Women were classified according to their maximum BP measurement category of:

  • normal BP (systolic BP, < 120 mm Hg and diastolic BP, < 80 mm Hg);
  • elevated BP (systolic BP, 120 mm Hg to 129 mm Hg and diastolic BP, < 80 mm Hg);
  • stage 1 hypertension (systolic BP, 130 mm Hg to 139 mm Hg or diastolic BP, 80 mm Hg to 89 mm Hg or both);
  • nonsevere stage 2 hypertension (systolic BP, 140 mm Hg to 159 mm Hg or diastolic BP, 90 mm Hg to 109 mm Hg or both); or
  • severe stage 2 hypertension (systolic BP, 160 mm Hg or diastolic BP, 110 mm Hg or both).
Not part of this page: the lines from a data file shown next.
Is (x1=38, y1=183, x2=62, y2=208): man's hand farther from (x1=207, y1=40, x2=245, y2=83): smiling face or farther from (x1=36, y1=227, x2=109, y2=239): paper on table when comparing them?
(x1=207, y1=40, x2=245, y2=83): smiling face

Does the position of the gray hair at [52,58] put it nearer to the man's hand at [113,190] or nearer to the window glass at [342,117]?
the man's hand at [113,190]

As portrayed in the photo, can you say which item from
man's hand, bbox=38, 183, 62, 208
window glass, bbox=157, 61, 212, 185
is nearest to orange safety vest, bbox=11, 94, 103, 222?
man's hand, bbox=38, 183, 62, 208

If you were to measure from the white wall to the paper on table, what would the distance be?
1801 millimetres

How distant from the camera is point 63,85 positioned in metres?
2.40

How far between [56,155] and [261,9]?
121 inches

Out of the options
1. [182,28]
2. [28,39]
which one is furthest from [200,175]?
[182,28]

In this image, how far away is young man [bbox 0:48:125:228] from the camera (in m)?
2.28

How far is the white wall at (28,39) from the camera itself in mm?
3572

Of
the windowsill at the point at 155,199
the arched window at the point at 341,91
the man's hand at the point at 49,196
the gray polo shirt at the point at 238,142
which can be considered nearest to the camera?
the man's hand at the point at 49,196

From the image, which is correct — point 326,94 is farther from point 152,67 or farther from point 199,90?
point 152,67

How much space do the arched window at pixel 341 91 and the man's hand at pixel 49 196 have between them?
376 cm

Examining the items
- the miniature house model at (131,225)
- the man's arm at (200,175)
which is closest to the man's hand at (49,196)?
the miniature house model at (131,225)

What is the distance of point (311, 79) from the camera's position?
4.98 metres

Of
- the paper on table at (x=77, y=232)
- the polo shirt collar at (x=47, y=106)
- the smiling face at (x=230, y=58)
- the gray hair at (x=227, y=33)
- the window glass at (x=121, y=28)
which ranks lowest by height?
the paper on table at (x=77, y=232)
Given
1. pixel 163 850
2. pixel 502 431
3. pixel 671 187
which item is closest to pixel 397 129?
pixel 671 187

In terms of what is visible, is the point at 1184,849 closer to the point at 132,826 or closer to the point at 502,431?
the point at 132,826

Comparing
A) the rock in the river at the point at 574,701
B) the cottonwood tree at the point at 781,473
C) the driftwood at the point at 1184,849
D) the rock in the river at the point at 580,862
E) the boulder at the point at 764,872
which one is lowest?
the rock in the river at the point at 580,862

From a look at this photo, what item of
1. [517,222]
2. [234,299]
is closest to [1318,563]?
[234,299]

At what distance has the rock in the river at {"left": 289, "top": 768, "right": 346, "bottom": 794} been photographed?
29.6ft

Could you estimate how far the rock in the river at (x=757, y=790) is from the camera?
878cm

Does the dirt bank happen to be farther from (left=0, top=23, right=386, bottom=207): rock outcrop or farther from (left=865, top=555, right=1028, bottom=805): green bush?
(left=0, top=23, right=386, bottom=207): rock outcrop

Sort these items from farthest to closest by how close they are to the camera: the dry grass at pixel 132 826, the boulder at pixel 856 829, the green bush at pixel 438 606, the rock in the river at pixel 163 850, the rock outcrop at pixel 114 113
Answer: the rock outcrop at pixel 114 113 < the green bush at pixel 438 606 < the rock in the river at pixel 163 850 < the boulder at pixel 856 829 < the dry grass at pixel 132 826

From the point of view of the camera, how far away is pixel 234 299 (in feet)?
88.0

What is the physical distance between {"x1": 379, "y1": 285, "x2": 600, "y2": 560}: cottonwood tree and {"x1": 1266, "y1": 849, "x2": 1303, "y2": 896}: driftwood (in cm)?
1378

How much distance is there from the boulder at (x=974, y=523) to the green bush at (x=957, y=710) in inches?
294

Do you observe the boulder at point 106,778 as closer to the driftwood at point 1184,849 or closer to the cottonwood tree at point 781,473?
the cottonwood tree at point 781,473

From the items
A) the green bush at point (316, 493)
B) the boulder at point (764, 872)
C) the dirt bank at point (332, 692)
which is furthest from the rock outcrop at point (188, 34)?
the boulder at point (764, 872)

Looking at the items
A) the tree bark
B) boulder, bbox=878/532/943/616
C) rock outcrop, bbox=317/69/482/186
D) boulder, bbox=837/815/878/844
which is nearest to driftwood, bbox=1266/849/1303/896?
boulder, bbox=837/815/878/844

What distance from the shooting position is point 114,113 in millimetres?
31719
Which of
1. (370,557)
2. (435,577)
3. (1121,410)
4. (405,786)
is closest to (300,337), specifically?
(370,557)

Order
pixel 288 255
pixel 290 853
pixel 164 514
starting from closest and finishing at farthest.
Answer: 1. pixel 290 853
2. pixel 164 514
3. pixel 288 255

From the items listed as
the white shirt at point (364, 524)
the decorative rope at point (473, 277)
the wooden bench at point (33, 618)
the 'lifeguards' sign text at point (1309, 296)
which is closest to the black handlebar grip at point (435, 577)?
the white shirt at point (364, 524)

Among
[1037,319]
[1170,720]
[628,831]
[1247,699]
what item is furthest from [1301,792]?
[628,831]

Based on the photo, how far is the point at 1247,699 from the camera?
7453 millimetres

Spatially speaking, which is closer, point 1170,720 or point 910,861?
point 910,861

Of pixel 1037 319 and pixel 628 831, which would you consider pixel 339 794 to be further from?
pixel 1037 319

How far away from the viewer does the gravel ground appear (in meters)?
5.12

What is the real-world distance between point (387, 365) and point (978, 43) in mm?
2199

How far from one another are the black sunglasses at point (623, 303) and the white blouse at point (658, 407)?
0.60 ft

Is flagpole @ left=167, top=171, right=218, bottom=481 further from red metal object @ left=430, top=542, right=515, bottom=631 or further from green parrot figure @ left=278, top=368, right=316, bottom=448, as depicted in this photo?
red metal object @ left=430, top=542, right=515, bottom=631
The primary outcome was a maternal, fetal or neonatal mortality or morbidity adverse outcome.

Among the 21,069 pregnant women analyzed, 10.4% had elevated BP, 17.8% had nonsevere stage 1 hypertension and 6.4% had nonsevere or severe stage 2 hypertension. Compared with women with normal BP, women with nonsevere or severe stage 2 hypertension experienced more maternal (RR for nonsevere = 1.2; 95% CI, 0.9-1.59; RR for severe = 2.4; 95% CI, 1.6-3.59), fetal or neonatal (RR for nonsevere = 1.48; 95% CI, 1.1-1.97; RR for severe = 4.09; 95% CI, 3.02-5.55) adverse outcomes.

Researchers observed dose-response relationships between increasing BP thresholds and all adverse outcomes among women with any higher BP category compared with women with BP in lower categories. However, likelihood ratios were only informative among women with severe stage 2 hypertension and maternal adverse outcomes (likelihood ratio = 6.36; 95% CI, 3.65-11.07) and perinatal death (likelihood ratio = 5.07; 95% CI, 2.64-7.07), especially with stillbirth (likelihood ratio = 8.53; 95% CI, 5.63-12.92).

“Antenatal care must aim to provide more than accurate blood pressure measurement to achieve the Countdown 2030 goals,” the researchers wrote.